Prescription & The National Credit Act

When most people hear the word “prescription”, they think of an instruction written by a doctor authorising a pharmacist to dispense medication to a patient. However, in a legal context “prescription” refers to the extinguishment of a debt after a prescribed period of time. In other words, when you owe someone money and they do not collect it from you for a period of what is usually 3 years, and fail to sue you for the money, then the debt is “prescribed” . The creditor loses the right to claim payment on the prescribed debt ever again.

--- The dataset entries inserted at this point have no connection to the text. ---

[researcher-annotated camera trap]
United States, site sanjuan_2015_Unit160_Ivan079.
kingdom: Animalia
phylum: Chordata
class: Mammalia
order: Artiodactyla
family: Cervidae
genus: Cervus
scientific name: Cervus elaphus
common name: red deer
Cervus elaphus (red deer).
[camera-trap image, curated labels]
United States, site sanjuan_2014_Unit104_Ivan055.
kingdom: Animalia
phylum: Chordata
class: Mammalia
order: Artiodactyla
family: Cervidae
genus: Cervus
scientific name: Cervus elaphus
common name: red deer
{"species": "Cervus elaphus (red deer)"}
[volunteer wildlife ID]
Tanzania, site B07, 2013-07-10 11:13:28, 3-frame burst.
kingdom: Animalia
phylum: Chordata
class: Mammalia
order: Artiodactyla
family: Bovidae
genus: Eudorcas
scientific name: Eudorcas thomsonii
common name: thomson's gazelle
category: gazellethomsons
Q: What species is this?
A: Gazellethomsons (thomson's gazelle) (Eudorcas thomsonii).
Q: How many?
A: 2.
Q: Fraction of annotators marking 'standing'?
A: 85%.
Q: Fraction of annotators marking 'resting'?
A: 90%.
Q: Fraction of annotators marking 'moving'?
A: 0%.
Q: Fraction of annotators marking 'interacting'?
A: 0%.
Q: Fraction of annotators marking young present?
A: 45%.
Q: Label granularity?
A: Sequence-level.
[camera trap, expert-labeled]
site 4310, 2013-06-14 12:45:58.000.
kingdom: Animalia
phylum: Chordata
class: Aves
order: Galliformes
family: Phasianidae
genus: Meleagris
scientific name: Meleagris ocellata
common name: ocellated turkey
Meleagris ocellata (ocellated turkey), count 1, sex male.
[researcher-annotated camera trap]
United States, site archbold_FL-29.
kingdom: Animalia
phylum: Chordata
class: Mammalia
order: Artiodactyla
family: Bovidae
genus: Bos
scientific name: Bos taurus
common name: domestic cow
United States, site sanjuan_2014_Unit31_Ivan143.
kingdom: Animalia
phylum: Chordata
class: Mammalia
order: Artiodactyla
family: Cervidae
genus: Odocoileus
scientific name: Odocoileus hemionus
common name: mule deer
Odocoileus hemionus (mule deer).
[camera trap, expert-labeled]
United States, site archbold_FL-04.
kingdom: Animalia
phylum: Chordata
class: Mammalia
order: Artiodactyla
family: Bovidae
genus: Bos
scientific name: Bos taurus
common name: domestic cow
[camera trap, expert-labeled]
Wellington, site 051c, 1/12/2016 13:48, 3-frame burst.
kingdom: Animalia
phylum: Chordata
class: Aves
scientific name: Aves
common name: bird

Time Periods For Prescribed Debt

debts secured by mortgage bond
judgment debts
tax related debts
30 Years
debts owed to the state due to money loaned, land leased or land purchased from the state 15 Years
debts relating to cheques 6 Years
all other debts 3 Years

One of the recent amendments to the National Credit Act, contained in section 1268, prohibits the sale and collection of prescribed debts, and in fact goes as far as to crimina lise such actions. This has a considerable impact on consumers and creditors as a vast number of debts are in fact prescribed. It has also been a very common practice for creditors to sell their old, prescribed debt to other companies who would then proceed to collect it from consumers.

There are, however, certain events which interrupt prescription, causing it to either pause or begin afresh. Prescription will not apply if:

  • You acknowledge the debt, or make payment on the debt
  • The creditor takes legal action against you
  • You are residing outside of South Africa
  • You are married to, or business partners with, the credit provider

Thus, in order to prevent the interruption of prescription, a consumer must beware of receiving phone calls from collections personnel requesting payments to be made. The debt may have prescribed and if you do make a payment now, no matter how minimal, you will reactivate the debt and have to pay it all. Even an acknowledgement of debt over the phone can be used to interrupt prescription.
Once a debt is prescribed, it must be written off by the credit provider and removed f rom your credit report. If you find that a prescribed debt is still reflecting on your credit report, either:

  1. Contact the credit provider and request the removal of the prescribed debt from your credit profile.
  2. Contact the major credit bureaus (Transunion, Experian, XDS, CompuScan) directly and lodge a dispute to request that they remove the prescribed debt from your credit profile.

In the event that you are served with a summons, before even considering the surrounding facts of the matter, you should check whether prescription can be used as a defence.
Section 126B further has an effect on debt review. It is very important to investigate whether any debt has prescribed, so as to ensure that it is not included in the consumer’s debt rearrangement.
Thankfully, debt doesn’t last forever!